Wednesday, June 07, 2017

Flight plan: City officials chart Dillant–Hopkins Airport (KEEN) future

At a time when it seems like the future of Keene’s Dillant-Hopkins Airport is at a crossroads, the City Council has been presented with an updated master plan to keep the North Swanzey facility running for years to come.

But about $18 million of federal, state and city money is going to have to be invested in the airport over the next 20 years to keep it operating, the plan notes.

The master plan, which is updated every 10 years, includes an inventory of airport buildings, equipment and facilities, their conditions and recommendations for improvements for the next two decades. It also includes predictions of the number and types of aircraft that may use the airport in the coming years.

Even if all the projects listed in the plan aren’t completed within the blueprint’s 20-year time frame, they need to be included for the federal government to fund them, according to Ervin Deck.

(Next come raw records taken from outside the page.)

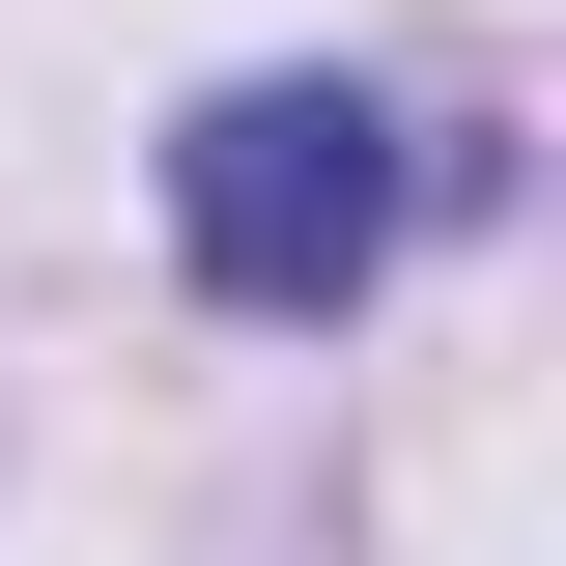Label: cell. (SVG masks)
Instances as JSON below:
<instances>
[{
	"label": "cell",
	"mask_w": 566,
	"mask_h": 566,
	"mask_svg": "<svg viewBox=\"0 0 566 566\" xmlns=\"http://www.w3.org/2000/svg\"><path fill=\"white\" fill-rule=\"evenodd\" d=\"M397 199H424V142L368 114V85H227V114L170 142V255H199L227 312H368Z\"/></svg>",
	"instance_id": "1"
}]
</instances>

Deck is senior aviation planner with Stantec, which did the most recent plan update.

As of 2010, Dilliant-Hopkins Airport provided $6 million annually to the Monadnock Region’s economy, according to a study by Boyd Group International, a Colorado-based aviation data collection company.

However, the airport is home base for fewer than 100 aircraft and hasn’t had passenger airline service for years, according to the master plan update.

In recent years, the airport’s viability has been questioned by some city officials and residents, especially as people living in the Edgewood neighborhood, which abuts the facility, protest tree removal from the neighborhood and from other land next to the airport.

Questions have also been raised about the development potential of the airport, which sits on approximately 1,000 acres.

About 28,000 flights were recorded either taking off or landing at the airport last year, and that number is expected to remain generally stagnant in years to come, according to the plan. The same can be said for the number of aircraft based at the facility, which is about 80. They range from single-engine planes to mid-sized corporate jets, the plan says.

The airport is home to Monadnock Aviation, which operates a flight school and handles several air travel-related services, including aircraft rentals, charter flights, maintenance, fuel and car rentals.

The airport is also used regularly by C&S Wholesale Grocers, one of nine businesses in Keene that employ more than 100 people, according to the plan.

Airport Manager John G. “Jack” Wozmak told city councilors last week that he has been reaching out to businesses about whether they want to use the airport for their home operations.

He has already connected with 25 to 30 companies, but “economic development is like fishing,” he said.

“We just have to keep trying.”

He added that airport traffic is up, and word is spreading about the facility, especially with The Flight Deck restaurant now there.

“What will come of it, I don’t know,” he said.

City Manager Medard K. Kopczynski appointed Wozmak airport manager in 2016.

Wozmak and Deck presented the master plan update to the full City Council last week.

The council’s planning, licenses and development committee is scheduled to review the report at its meeting tonight. The committee may also make a recommendation that the full council adopt the plan at the council’s next meeting.

A to-do list

Work that’s needed at the airport in coming years is divided in the master plan into short-, intermediate- and long-term projects.

They include reconstructing and realigning runways and removing obstructions approaching those runways. Removing some of the obstructions will involve securing easements to take down trees on private land, the plan says.

Other projects would be to install a fence to keep wildlife out of all areas of the facility and move an instrument system that measures wind flow.

The airport, which has some chain-link fencing mostly by the terminal area and along Airport Road and Old Homestead Highway, was the site of a plane versus deer crash last year.

As for the instrument system — called an Automatic Surface Observation System — it wasn’t installed in the correct location and needs to be move to record accurate wind readings, the plan says.

The plan also recommends expanding the aircraft parking area by the terminal building, building a new aircraft fuel farm, reconstructing a taxiway and making improvements to hangars and lighting.

Another project the airport could benefit from is the installation of a solar farm, according to Deck, who said he has identified at least 80 acres between five locations that could host solar arrays. The areas aren’t required for aviation development, and the FAA has said that the arrays wouldn’t interfere with air traffic, he said.

Ward 3 Councilor Terry M. Clark said that while Keene underwrites the cost of running the airport, the master plan notes that the facility is a regional airport by definition.

The National Plan for Integrated Airports System classifies Dillant-Hopkins as a general aviation airport, which means it can be used by the public, but doesn’t have scheduled airline service or has fewer than 2,500 passengers boarding planes there per year.

In another report, the FAA categorized it as a regional airport. That means it (s)upports regional economies by connecting communities to statewide and interstate markets,” according to the 2012 report.

Clark said he wondered if having the airport classified as “regional” presents an opportunity to engage other area communities to help contribute to the cost of running and further developing it.

The city budgeted $614,298 to fund the airport in 2016-17, with $459,949 being offset by revenues from usage of the facility.

Wozmak said the conversation about the airport’s future has already started; the advisory committee for the airport master plan has talked a bit about what the airport’s operations could be going forward. That includes whether it should be overseen by an airport commission, he said.